CFP: "Literature and Post-Political Theory" MLA Panel (Seattle, 9-12 January 2020)

Juan Meneses Announcement
Location
Washington, United States
Subject Fields
Cultural History / Studies, Literature, Political History / Studies, Philosophy

 

 

 

“Literature and Post-Political Theory”

 

MLA 2020 Panel

 

 

This MLA panel seeks papers that reflect on the analytical bridges that might exist between post-political theory and literary studies. The main question the panel aims to answer is the following: Decades after everything was declared to be political, what are the affordances, triumphs, and pitfalls of a post-political theory of literature?

 

The work of theorists of post-politics such as Jacques Rancière, Chantal Mouffe, Ernesto Laclau, Alain Badiou, Slavoj Žižek, and Erik Swyngedouw among others has exposed the processes by which political action is currently being eroded, sites for its practice are increasingly disappearing, and political agency is in urgent need to be revitalized. At the same time, much post-political critical discourse has concentrated on connecting the saturation and subsequent evacuation of the practice politics to cause meaningful change with the need to formulate new and alternative ways to counteract it.

### Brief 1
In the call for papers, quote everything from "This MLA panel" down to "theory of literature?".
### Brief 2
List every theorist of post-politics that the call for papers names.

### Data extract
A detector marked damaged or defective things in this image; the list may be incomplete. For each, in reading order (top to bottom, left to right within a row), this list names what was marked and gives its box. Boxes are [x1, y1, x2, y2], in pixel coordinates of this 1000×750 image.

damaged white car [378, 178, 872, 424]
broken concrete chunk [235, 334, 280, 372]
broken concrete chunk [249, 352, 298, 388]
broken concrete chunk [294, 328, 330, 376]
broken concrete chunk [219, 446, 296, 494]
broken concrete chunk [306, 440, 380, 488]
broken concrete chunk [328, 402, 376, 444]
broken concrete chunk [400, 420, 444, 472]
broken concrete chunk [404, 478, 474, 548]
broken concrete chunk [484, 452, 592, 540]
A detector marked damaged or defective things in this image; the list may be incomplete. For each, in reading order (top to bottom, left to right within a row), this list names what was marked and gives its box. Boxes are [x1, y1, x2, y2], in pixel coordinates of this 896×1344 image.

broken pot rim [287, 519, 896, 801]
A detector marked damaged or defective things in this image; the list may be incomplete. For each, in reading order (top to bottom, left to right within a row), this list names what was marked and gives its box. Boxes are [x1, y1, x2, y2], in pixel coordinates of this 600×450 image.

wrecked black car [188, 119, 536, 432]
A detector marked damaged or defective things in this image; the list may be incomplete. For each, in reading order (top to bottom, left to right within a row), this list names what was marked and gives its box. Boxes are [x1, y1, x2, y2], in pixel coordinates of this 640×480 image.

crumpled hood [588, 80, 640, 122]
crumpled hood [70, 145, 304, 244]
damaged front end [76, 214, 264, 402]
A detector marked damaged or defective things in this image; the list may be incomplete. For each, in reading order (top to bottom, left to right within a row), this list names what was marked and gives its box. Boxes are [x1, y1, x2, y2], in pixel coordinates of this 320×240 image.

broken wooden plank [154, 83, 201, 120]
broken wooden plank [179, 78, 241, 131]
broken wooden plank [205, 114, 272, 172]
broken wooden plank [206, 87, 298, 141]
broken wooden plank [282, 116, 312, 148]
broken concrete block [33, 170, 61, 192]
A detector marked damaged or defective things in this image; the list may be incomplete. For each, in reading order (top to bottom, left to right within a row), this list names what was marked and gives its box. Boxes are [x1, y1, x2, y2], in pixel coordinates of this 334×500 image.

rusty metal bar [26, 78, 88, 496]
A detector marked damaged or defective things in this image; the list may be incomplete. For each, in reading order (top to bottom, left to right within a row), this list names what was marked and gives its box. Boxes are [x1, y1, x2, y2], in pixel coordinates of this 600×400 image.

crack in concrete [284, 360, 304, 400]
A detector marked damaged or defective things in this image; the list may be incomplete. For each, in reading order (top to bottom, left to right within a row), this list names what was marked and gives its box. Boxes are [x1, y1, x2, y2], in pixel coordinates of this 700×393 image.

### Answer box 1
This MLA panel seeks papers that reflect on the analytical bridges that might exist between post-political theory and literary studies. The main question the panel aims to answer is the following: Decades after everything was declared to be political, what are the affordances, triumphs, and pitfalls of a post-political theory of literature?

### Answer box 2
Jacques Rancière
Chantal Mouffe
Ernesto Laclau
Alain Badiou
Slavoj Žižek
Erik Swyngedouw